The escape speed is the minimum speed an object needs to escape the gravitational attraction of a massive body. In this case, the object is an electron launched from the surface of a charged plastic sphere.

The escape speed can be calculated using the formula:

v = √(2GM/r)

where v is the escape speed, G is the gravitational constant, M is the mass of the plastic sphere, and r is the distance from the center of the sphere to the surface.

To find M, we need to first calculate the charge of the sphere.
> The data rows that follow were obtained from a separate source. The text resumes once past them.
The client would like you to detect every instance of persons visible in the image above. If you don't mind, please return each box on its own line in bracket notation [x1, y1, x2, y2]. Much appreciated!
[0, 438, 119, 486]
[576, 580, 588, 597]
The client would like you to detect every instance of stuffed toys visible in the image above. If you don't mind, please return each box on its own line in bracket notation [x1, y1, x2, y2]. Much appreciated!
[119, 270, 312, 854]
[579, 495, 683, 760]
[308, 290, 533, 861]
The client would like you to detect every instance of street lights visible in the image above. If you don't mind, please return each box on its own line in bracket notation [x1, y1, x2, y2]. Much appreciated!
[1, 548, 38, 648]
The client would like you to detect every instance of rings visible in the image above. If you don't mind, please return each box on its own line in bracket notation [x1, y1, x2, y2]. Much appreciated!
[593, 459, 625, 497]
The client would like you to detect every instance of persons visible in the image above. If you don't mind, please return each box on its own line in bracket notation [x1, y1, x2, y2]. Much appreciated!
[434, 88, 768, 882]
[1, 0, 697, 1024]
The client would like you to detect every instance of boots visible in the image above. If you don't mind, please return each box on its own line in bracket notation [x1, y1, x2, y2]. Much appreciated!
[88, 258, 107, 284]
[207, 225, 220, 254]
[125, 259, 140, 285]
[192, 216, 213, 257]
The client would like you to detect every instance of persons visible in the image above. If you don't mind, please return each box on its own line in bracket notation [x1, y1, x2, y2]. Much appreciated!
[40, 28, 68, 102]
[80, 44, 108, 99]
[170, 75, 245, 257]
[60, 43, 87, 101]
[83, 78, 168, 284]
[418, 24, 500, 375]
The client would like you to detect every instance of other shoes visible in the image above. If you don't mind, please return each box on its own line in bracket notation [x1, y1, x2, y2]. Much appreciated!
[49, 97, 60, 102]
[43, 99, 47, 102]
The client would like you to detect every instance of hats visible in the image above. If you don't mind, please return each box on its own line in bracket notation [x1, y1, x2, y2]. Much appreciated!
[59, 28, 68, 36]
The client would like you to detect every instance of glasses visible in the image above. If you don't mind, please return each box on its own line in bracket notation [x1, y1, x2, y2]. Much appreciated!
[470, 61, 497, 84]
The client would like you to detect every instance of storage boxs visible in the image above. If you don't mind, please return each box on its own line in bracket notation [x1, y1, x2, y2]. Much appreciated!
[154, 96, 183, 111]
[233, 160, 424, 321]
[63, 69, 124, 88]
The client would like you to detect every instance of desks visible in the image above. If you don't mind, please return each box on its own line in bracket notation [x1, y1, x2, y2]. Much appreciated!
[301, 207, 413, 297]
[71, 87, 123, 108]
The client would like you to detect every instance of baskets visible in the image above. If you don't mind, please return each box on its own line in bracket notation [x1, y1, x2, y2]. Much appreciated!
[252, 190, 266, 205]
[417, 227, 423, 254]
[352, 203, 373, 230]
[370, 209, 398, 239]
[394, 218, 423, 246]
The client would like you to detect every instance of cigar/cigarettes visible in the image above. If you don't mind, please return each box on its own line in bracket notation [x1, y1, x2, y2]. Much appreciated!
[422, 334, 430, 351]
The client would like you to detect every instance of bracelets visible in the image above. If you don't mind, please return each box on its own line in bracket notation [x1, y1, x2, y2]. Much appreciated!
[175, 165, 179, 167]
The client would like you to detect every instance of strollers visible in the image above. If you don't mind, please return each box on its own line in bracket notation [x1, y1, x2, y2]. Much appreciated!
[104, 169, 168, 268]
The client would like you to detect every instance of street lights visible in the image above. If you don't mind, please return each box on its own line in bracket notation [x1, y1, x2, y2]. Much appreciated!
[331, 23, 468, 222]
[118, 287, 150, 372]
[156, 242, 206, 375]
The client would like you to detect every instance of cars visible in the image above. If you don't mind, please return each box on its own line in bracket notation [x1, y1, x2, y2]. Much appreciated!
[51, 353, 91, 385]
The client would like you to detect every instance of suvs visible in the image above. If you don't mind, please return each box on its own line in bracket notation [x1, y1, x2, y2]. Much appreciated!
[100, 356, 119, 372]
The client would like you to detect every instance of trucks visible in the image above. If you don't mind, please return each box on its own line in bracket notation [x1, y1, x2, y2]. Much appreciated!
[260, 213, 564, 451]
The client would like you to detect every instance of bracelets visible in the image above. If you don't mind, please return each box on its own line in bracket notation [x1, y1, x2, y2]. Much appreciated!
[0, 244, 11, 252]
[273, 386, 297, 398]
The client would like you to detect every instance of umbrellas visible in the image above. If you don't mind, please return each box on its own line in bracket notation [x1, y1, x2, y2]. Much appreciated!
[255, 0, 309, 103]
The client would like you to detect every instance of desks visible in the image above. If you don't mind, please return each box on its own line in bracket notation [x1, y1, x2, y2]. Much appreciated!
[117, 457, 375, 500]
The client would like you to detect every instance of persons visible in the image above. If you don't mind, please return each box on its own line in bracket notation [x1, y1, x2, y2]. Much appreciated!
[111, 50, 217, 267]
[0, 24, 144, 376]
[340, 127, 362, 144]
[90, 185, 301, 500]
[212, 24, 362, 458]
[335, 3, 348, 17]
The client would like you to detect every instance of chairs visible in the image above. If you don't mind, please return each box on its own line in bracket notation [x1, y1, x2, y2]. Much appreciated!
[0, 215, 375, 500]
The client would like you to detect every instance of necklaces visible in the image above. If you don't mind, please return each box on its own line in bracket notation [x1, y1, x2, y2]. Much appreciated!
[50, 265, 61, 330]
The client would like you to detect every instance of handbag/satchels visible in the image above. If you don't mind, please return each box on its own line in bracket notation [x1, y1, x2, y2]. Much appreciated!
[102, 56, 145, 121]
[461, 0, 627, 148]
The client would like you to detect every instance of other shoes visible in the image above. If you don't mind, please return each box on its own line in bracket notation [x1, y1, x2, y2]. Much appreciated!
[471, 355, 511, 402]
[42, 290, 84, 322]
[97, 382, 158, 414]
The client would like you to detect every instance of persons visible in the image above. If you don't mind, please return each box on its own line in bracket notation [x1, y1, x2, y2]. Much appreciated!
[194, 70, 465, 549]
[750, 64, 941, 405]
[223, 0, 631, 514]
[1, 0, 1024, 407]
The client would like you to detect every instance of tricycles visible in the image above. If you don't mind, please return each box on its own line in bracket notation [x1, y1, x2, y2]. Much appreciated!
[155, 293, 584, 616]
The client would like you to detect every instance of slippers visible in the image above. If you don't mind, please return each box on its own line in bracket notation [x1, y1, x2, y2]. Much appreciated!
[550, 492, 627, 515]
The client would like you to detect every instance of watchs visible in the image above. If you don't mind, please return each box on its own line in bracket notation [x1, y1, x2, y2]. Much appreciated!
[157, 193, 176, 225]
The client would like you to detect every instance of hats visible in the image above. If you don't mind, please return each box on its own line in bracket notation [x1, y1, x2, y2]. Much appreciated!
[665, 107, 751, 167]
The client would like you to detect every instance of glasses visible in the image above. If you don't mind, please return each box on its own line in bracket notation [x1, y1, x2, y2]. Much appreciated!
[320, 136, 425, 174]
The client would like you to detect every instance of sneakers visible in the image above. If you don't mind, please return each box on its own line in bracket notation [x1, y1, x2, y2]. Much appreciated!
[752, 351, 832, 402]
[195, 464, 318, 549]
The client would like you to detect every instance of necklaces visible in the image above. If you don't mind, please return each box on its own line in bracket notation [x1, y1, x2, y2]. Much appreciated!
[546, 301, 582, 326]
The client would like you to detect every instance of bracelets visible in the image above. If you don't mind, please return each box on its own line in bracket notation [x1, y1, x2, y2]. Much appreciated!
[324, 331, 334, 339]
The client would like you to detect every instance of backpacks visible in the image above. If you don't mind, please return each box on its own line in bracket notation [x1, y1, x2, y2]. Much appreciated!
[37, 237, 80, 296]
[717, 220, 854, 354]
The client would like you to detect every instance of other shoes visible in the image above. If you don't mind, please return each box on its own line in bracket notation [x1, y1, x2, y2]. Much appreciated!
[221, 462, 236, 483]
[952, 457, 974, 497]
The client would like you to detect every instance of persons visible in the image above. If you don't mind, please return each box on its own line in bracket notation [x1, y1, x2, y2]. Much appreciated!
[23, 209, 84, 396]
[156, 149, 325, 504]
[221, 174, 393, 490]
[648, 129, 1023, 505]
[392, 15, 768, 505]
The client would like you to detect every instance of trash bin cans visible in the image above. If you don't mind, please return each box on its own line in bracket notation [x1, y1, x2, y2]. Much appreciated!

The charge Q can be found using the formula:

Q = CV

where C is the capacitance of the sphere and V is the voltage applied to it.

Assuming the sphere is a perfect conductor and has a uniform charge distribution, the capacitance can be calculated using:

C = 4πεr² / (1 - (b/a)²)

where ε is the permittivity of free space, r is the radius of the sphere, and a and b are the radii of two concentric spheres that enclose the charged sphere. Since the sphere is charged to 11 nC, we can assume that V = 11 nC / C.

Assuming the sphere is made of plastic with a density of 1 g/cm³, its mass can be calculated as M = 4/3 πr³ρ.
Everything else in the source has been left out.